As far as comparing the cordless models, you would need to do it side-by-side to be fair I only got to try the STIHL 36V briefly at a demonstration. It runs 1/4" pitch chain, as I believe that the Bosch 36V and the Husqvarnas also do < http://www.arboristsite.com/chainsaw/183354.htm > The Oregon runs 3/8 LP chain. That still does not tell you anything about torque, balance, run time, features, user preference, etc. If you are a Husky dealer, it makes sense for you to market those.

I have used the Oregon many times now, and feel very comfortable with it as a 'grab-and-go' saw for cutting tasks up to 6" diameter wood, even though I also own several other gas and electric saws. Oregon likes to promote the PowerSharp feature as well, which also helps to make it a low maintenance tool, especially for a homeowner or occasional user. I was skeptical of the PowerSharp chain at first, but also use it now on a corded electric saw around the yard, in the city.

I hope that this helps provide some insight on marketing these newer battery powered saws, whatever brand. Also keep in mind the slow momentum that battery operated drills had to become accepted, starting out with the 7.2 Volt models!

Philbert


----------



## zogger (Feb 18, 2012)

spike60 said:


> Zogger: I just found and read through this entire thread. It's not a thread as much as it's a semester in evaluating this saw. The Oregon reps were in with this saw this week, and you have answered more questions than I would have thought to ask. THANK YOU! And extra thanks also to Philbert! Adding some marketing thought to your observations I'm drawing a few conclusions. Tell me what you think.

• WRITTEN EXERCISE A
Name every chainsaw brand mentioned in the thread on cordless saws.

• DATA EXTRACT
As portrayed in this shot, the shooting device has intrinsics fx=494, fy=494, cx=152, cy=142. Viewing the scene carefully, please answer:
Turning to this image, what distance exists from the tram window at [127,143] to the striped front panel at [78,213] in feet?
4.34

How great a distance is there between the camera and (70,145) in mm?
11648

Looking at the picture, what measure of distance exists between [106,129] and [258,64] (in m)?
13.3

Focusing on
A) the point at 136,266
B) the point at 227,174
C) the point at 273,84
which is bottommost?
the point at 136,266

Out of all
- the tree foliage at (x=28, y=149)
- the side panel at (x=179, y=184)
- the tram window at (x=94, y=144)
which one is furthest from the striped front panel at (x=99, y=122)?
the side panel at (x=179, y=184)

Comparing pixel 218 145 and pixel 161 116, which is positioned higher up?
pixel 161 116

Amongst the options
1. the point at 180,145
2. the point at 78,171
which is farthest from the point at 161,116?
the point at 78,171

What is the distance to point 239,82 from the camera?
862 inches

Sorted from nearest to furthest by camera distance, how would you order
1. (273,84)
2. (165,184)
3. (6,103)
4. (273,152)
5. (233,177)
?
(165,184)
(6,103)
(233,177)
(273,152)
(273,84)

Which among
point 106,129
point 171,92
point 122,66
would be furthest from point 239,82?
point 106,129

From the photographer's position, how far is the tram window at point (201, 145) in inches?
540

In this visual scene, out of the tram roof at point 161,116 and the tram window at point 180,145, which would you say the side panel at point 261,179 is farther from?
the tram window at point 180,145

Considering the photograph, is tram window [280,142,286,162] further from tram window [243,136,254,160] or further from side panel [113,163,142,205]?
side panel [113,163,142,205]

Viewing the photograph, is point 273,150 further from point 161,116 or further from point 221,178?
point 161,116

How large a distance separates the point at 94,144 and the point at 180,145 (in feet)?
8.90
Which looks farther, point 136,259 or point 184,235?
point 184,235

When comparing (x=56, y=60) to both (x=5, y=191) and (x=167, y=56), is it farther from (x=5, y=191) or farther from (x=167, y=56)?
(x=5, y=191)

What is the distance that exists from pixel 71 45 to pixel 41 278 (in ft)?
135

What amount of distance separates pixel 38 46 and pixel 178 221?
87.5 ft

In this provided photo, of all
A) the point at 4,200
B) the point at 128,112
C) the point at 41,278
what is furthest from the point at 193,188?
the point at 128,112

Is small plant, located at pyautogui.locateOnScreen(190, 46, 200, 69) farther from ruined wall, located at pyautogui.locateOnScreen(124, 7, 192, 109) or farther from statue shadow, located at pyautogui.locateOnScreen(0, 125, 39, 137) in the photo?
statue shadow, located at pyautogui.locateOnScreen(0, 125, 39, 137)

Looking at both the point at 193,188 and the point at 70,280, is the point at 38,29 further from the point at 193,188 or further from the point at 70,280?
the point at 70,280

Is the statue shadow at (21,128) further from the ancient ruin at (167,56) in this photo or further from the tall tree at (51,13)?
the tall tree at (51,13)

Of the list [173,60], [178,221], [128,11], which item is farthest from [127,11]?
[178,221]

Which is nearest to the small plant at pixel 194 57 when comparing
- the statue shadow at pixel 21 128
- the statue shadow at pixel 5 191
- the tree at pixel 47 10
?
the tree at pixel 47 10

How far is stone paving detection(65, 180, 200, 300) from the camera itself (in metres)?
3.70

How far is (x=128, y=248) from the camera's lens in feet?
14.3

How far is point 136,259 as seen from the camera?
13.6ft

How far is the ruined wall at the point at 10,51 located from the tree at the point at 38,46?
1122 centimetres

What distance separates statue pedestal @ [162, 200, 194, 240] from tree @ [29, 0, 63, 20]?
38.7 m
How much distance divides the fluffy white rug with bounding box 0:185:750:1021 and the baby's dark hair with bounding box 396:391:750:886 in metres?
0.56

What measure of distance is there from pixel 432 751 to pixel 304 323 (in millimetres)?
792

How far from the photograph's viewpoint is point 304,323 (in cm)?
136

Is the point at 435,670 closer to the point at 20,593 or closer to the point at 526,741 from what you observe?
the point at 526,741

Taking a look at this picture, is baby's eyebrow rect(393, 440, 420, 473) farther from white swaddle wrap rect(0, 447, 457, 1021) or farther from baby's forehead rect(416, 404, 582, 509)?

• WRITTEN EXERCISE B
Repeat the stretch of the listing from the line containing "How much distance" through the end of the listing, with both ends included.

• EXERCISE OUTPUT A
STIHL, Bosch, Husqvarna (also called Husky), Oregon

• EXERCISE OUTPUT B
How much distance divides the fluffy white rug with bounding box 0:185:750:1021 and the baby's dark hair with bounding box 396:391:750:886 in metres?
0.56

What measure of distance is there from pixel 432 751 to pixel 304 323 (in millimetres)?
792

How far from the photograph's viewpoint is point 304,323 (in cm)?
136

Is the point at 435,670 closer to the point at 20,593 or closer to the point at 526,741 from what you observe?
the point at 526,741

Taking a look at this picture, is baby's eyebrow rect(393, 440, 420, 473) farther from white swaddle wrap rect(0, 447, 457, 1021) or farther from baby's forehead rect(416, 404, 582, 509)?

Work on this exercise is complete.